The Cold Train announcement follows a number of scheduling issues on BNSF Railway’s Northern Corridor line that have been occurring with BNSF beginning late last fall because of increased rail congestion. This has been caused by a surge of oil and coal shipments on the Northern Corridor line,” Cold Train said in a statement. “In fact, from November of 2013 to April of 2014, BNSF’s On-Time Percentage dramatically dropped from an average of over 90 percent to less than 5 percent.”
This past April, BSNF Railway announced an initial reduction in intermodal service out of Washington to one train a day with transit times being two to three days slower than prior timetables.
“As a result of the scheduling change in April, the rail transit time nearly doubled,” Cold Train stated. “Unfortunately, this caused Cold Train’s costs of equipment, fuel and other costs to double, and caused many customers — especially fresh produce shippers — to look for other transportation service options.

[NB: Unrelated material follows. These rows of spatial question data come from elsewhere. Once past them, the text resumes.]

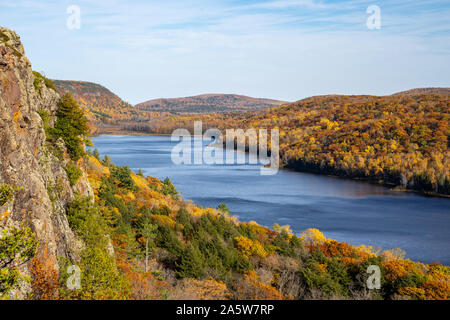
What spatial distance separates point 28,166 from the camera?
40.8ft

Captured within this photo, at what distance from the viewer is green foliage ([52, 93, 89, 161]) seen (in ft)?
60.4

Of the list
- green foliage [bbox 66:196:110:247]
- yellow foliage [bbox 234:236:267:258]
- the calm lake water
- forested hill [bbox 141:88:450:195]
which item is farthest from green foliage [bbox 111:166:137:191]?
forested hill [bbox 141:88:450:195]

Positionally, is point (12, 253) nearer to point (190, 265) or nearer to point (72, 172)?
point (72, 172)

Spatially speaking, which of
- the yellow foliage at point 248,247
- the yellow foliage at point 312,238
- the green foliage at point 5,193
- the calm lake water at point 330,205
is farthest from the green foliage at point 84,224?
the calm lake water at point 330,205

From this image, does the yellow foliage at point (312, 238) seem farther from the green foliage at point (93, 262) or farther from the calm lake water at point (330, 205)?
the green foliage at point (93, 262)

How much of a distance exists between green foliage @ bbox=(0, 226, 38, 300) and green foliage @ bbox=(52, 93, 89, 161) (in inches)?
355

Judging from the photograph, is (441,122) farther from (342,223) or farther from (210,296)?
(210,296)

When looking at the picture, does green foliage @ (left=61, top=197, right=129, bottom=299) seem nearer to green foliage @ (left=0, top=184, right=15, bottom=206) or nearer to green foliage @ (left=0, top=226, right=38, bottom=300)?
green foliage @ (left=0, top=226, right=38, bottom=300)

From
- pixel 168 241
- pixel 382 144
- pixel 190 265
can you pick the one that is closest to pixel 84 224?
pixel 190 265

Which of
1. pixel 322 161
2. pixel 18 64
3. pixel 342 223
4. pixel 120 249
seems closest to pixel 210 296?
pixel 120 249

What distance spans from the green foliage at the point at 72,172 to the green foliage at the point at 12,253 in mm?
8175

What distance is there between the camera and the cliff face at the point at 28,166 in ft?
36.7
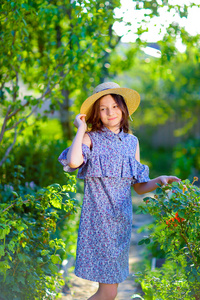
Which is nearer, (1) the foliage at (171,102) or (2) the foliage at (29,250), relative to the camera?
(2) the foliage at (29,250)

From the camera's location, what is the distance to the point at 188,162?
298 inches

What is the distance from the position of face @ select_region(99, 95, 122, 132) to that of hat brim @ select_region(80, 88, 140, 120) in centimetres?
4

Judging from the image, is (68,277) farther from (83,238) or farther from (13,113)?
(13,113)

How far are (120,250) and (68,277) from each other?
4.17 ft

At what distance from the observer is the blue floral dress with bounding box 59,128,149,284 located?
7.63 ft

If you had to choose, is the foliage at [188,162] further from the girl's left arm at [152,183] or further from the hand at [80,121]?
the hand at [80,121]

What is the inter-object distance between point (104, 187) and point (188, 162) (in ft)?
17.9

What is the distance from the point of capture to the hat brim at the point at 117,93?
241 cm

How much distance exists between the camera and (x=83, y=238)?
2.36 m

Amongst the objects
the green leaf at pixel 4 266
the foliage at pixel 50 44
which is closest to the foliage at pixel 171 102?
the foliage at pixel 50 44

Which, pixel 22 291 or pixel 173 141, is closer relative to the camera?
pixel 22 291

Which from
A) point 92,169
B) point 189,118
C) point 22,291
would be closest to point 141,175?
point 92,169

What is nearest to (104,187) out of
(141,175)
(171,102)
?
(141,175)

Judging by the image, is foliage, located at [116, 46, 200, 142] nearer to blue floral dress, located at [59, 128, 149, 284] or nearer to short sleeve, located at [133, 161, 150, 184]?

In fact, because of BNSF’s scheduling issues from November of 2013 until present, Cold Train lost most of its fresh produce business, including apples, onions, pears, potatoes, carrots and cherries, which was more than 70 percent of the company’s business. In addition to adversely impacting many Washington State fresh produce growers and shippers, BNSF’s scheduling changes have affected many retailers and wholesalers in the Midwest and East Coast that purchase Washington State fresh produce and frozen foods.”
According to data made available by Cold Train, use of intermodal transportation was growing from the Pacific Northwest. During 2010, Cold Train moved approximately 100 containers of perishables per month from Washington to the Midwest. By 2013, that number had risen to approximately 700 containers per month shipped from Washington and Portland, OR.
By the end of 2013, Cold Train anticipated it would be shipping 1,000 containers each month from the region.